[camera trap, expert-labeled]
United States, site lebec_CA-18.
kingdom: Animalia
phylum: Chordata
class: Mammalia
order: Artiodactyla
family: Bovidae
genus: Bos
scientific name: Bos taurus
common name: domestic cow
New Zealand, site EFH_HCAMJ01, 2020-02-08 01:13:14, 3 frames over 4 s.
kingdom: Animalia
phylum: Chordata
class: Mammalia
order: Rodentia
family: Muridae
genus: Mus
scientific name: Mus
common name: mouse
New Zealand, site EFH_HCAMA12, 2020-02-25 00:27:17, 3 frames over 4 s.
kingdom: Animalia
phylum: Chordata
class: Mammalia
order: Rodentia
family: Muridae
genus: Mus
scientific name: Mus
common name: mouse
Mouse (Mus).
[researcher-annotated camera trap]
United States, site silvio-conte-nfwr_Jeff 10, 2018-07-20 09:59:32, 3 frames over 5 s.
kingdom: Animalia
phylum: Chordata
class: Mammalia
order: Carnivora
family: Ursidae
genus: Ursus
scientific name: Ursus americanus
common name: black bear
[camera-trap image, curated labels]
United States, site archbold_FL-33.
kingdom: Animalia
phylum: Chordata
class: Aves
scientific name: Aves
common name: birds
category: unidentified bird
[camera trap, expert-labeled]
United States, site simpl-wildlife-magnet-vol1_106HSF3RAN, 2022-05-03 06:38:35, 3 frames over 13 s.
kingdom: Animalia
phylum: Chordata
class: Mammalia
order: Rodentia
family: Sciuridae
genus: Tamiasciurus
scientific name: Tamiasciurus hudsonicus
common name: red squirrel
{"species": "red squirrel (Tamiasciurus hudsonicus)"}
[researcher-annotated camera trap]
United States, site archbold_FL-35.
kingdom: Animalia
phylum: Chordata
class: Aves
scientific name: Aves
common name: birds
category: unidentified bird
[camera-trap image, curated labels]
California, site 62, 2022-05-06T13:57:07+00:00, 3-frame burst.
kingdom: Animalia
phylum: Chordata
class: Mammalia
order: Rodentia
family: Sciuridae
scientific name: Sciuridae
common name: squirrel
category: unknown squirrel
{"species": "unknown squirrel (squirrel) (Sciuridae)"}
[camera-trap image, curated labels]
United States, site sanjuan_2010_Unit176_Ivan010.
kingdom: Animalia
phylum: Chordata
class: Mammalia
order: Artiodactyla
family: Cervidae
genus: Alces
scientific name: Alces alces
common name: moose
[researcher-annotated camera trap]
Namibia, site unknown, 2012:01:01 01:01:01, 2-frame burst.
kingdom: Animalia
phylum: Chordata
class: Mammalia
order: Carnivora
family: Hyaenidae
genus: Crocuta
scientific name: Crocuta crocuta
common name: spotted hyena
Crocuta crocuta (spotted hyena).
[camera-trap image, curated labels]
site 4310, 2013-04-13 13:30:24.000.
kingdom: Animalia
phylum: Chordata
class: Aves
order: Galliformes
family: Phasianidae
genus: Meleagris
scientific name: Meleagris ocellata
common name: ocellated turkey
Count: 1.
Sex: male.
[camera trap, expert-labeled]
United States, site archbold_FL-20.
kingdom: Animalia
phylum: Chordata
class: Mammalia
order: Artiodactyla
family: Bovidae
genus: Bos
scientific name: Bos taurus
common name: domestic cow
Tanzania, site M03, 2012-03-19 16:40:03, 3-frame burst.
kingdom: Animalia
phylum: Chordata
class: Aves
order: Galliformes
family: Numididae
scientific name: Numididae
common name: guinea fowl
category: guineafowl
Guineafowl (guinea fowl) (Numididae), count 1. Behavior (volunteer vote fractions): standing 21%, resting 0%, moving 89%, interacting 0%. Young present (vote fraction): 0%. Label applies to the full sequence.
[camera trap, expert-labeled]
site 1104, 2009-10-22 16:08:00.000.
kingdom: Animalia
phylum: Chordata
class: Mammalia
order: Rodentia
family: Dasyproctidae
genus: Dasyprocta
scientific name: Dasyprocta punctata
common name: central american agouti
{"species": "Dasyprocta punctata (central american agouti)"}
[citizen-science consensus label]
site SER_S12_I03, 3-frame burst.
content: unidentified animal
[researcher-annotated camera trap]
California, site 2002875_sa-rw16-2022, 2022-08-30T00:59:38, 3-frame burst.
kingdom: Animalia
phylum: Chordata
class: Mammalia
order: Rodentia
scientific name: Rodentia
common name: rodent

•••••

Activity:
Return every line of the listing that has the word "over" in it.

Task answer:
New Zealand, site EFH_HCAMJ01, 2020-02-08 01:13:14, 3 frames over 4 s.
New Zealand, site EFH_HCAMA12, 2020-02-25 00:27:17, 3 frames over 4 s.
United States, site silvio-conte-nfwr_Jeff 10, 2018-07-20 09:59:32, 3 frames over 5 s.
United States, site simpl-wildlife-magnet-vol1_106HSF3RAN, 2022-05-03 06:38:35, 3 frames over 13 s.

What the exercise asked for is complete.